Это была победа — но и предостережение; и принцы вняли ему,
и после упрочили свой союз, укрепили и усилили заставы, начав осаду Ангбанда,
длившуюся почти четыреста лет. Долгие годы после Дагор Аглареб никто из слуг
Моргога не осмеливался выйти за врата Ангбанда, страшась владык нолдоров; и
Финголфин похвалялся, что если не будет среди них предательства, Моргот никогда
не скроется от союзных эльдаров и не захватит их врасплох. Однако нолдоры не
могли ни взять Ангбанд, ни вернуть Сильмарили, и в годы Осады война никогда
полностью не прекращалась, ибо Моргот создавал новые лиха и время от времени
испытывал силу своих врагов. К тому же, кольцо вокруг твердыни Моргота никогда
полностью не замыкалось, — Железные Горы, из огромной морщинистой стены
которых выдавались пики Тангородрима, защищали крепость с обеих сторон, а снег
и лед делали их неприступными для нолдоров. Поэтому с тыла, на севере Моргот не
имел врагов, и его шпионы время от времени пользовались тем путем и окольными
тропами пробирались в Белерианд. И, более всего желая сеять страх и рознь меж
эльдарами, он велел оркам захватывать живыми и доставлять связанными в Ангбанд
всех, кого удастся схватить; и иных эльдаров он так запугал одной жутью своего
взгляда, что им не нужно было цепей, — они жили в постоянном страхе пред
ним и исполняли его волю, где только могли. Так Моргот узнал о многом из того,
что случилось после бунта Феанора, и он радовался, ибо видел семена разлада меж
своих врагов.
Пробежала почти сотня лет с Дагор Аглареб, — и Моргот
замыслил захватить Финголфина врасплох, а так как знал о бдительности Маэдроса,
то послал войско на снежный север, и оно повернуло на запад, а после — на юг и
спустилось к берегам залива Дрэнгист, тем путем, которым Финголфин шел со
Вздыбленного Льда. Так проникли они в Хифлум с запада, но их вовремя выследили,
и Фингон ударил на них в горах близ устья залива, и большинство орков было
сброшено в море. Бой тот не числится среди великих битв, ибо орков было
немного, и лишь часть народа Хифлума билась там. А после настал долгий мир, и
Ангбанд не нападал открыто, ибо Моргот понял, что оркам без поддержки не
выстоять против нолдоров; и он стал искать новых путей.

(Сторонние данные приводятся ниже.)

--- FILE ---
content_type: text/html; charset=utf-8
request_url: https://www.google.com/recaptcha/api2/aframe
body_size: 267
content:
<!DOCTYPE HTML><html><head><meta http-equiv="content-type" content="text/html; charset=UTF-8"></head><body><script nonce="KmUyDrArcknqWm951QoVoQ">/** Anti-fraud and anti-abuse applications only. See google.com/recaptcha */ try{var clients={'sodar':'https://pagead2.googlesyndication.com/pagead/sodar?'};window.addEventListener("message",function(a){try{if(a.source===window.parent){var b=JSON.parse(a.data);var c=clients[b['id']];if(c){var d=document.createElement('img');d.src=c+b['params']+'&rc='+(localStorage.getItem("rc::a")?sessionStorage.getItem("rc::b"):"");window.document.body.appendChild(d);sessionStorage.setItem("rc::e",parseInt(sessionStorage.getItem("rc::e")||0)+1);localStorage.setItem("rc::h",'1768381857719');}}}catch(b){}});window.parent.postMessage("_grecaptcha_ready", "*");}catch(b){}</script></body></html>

И вот, после еще ста лет, из врат Ангбанда выполз в ночь
Глаурунг, первый из огненных драконов Севера. Он был еще юн и не достиг полной
длины, ибо долга и медленна жизнь драконов, но эльфы в смятении бежали пред ним
к Эред Вэтрину и Дортониону; и он опустошил степи Ард-Галена. Тогда Фингон,
принц Хифлума, выехал против него с лучниками; окружив дракона, они засыпали
его стрелами, и Глаурунг не мог вынести этого, ибо доспех его не был еще
достаточно крепок, — он бежал в Ангбанд и долгие годы не выползал оттуда.

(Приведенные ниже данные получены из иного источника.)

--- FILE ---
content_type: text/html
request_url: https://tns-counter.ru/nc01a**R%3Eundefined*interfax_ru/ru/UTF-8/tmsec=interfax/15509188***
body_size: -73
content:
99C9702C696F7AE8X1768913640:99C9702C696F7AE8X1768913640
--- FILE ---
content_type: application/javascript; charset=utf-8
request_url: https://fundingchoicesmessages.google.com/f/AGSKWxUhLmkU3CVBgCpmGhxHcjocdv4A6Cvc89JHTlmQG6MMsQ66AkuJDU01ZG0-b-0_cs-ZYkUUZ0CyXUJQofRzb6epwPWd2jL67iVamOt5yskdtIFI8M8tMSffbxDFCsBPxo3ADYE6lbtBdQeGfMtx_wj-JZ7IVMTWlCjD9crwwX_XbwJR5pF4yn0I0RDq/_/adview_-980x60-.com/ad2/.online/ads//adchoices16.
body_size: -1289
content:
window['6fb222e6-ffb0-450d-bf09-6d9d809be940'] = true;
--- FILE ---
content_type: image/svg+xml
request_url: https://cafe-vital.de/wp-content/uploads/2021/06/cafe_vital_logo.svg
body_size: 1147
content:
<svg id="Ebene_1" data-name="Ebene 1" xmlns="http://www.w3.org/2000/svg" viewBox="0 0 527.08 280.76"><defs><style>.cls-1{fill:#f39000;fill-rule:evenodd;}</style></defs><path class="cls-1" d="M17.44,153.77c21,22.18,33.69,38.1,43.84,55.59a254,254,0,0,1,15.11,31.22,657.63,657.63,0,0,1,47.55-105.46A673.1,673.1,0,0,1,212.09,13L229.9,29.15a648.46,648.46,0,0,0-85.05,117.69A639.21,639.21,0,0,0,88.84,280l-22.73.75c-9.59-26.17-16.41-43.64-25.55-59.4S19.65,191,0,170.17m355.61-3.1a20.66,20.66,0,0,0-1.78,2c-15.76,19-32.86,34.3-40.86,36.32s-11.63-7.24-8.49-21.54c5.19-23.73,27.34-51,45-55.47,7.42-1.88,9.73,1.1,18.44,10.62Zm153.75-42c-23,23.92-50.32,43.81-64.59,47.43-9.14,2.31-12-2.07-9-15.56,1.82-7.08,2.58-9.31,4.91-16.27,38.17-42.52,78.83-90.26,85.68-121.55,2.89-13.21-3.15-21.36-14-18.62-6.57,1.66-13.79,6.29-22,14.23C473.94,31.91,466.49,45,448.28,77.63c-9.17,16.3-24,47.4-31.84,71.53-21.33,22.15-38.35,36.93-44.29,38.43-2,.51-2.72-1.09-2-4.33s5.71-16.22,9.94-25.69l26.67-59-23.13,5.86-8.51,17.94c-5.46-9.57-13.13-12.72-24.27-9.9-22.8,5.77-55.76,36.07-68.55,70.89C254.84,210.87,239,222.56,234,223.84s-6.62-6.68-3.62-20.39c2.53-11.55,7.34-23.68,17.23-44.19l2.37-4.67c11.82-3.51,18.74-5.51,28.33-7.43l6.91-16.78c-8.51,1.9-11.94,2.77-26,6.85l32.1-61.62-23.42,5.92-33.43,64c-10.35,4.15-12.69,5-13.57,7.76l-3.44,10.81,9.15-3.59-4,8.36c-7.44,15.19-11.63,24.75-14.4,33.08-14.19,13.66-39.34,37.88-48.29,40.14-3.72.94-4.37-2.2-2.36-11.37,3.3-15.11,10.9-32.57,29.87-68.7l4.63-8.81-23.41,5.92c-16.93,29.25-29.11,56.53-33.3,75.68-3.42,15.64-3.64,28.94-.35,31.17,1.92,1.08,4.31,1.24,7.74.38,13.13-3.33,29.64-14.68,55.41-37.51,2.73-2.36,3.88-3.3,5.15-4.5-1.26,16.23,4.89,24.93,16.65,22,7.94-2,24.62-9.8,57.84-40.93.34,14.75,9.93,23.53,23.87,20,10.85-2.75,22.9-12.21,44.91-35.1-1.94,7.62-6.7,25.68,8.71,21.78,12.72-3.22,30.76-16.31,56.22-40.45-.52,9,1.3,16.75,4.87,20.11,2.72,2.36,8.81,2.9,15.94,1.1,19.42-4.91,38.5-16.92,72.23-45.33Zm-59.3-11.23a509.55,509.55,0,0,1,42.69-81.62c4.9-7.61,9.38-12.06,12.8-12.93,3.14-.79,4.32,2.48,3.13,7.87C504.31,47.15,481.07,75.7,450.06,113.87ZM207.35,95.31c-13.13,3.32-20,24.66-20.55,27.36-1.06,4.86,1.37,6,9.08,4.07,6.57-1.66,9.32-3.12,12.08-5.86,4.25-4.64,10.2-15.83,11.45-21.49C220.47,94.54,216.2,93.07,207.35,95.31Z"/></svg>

Фингон прославился, а нолдоры радовались, ибо немногие провидели в этой новой
твари грядущую опасность. Моргот, однако, был недоволен, что Глаурунг раскрыл
себя раньше времени; и после его поражения настал Долгий Мир, длившийся почти
двести лет. В то время случались лишь стычки на границах, и Белерианд процветал
и богател. За оградой своих северных воинств нолдоры строили жилища и крепости,
и много дивного было сделано в те дни, и сложены стихи, и повести, и книги
знаний. В многих землях нолдоры и синдары стали смешиваться в единый народ и
говорили на одном языке, хотя различия меж ними оставались: нолдоры были крепче
телом и духом, более стойкие воины, прозорливы и мудры; они строили из камня и
любили горные склоны и просторы степей. А синдары лучше играли и пели, и голоса
у них были красивей, — но не красивей, чем у сына Феанора Маглора — и они
любили леса и берега рек; некоторые же Сумеречные Эльфы все еще бродили, нигде
не задерживаясь подолгу, и пели на ходу.